Selected text:
You may want to read this...something I put together last winter when my local hauls were taking me farther away from home than I was accustomed to, across state lines, when I normally run within 100 miles from home...the worries put my brain-waves on high alert, and this was the product of my bug-home planning (get comfy...long read):

http://www.preparedsociety.com/foru...strategy-rural-commuting-transportation-9606/

Good luck to both of you, and stay safe!


----------



## ZoomZoom (Dec 18, 2009)

forluvofsmoke said:


> -small RX bottle full of fine steel wool (also use to polish knife blades, etc);
> -rechargeable NMHi & alkaline AA & AAA batteries for steel wool (& lights);


You can light steel wool using AA or AAA batteries? At 1.5v, I didn't think that worked. I always thought 9v batteries.


----------



## forluvofsmoke (Jan 27, 2012)

ZoomZoom said:


> You can light steel wool using AA or AAA batteries? At 1.5v, I didn't think that worked. I always thought 9v batteries.


Yeah, even cell phone batteries, which can be rated as low as 3.3 volts, will work. How much current the battery can deliver is half of the solution...having sufficient voltage to force the current potentail is the other half. You may need to connect 2 AA or AAA in series for a nominal of 3 volts to get enough current to pass through the steel wool. Size of the steel wool's "grit" matters also...finer strands need less current to get hot...same goes for stranded wire.


----------

Material:
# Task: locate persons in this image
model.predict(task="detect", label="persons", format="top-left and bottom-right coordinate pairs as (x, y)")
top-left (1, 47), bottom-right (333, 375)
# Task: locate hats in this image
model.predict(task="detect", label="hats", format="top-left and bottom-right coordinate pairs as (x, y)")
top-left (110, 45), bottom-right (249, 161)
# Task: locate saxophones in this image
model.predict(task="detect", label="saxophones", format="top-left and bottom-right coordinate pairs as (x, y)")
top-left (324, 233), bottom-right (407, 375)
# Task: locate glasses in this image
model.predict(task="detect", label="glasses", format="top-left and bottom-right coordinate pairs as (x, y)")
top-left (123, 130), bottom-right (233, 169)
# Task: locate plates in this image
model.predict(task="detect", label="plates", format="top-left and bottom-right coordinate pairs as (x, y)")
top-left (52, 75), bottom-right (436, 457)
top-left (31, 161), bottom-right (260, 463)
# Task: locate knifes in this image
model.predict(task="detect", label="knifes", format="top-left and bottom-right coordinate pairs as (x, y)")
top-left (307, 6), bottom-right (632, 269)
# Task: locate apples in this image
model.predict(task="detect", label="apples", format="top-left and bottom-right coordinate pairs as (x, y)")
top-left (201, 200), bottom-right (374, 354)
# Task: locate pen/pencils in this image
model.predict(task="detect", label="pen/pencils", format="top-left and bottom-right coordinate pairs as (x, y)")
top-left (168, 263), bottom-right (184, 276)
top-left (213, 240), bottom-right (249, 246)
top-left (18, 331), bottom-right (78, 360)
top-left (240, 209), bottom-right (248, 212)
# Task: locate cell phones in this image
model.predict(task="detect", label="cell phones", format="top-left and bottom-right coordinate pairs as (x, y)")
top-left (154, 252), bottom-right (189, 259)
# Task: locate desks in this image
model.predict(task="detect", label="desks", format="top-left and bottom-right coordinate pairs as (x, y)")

Exercise aim: List every distinct voltage figure mentioned in the forum thread about lighting steel wool with batteries. The lines come from a different source than the text.

Correct output: 1.5 volts, 9 volts, 3.3 volts, 3 volts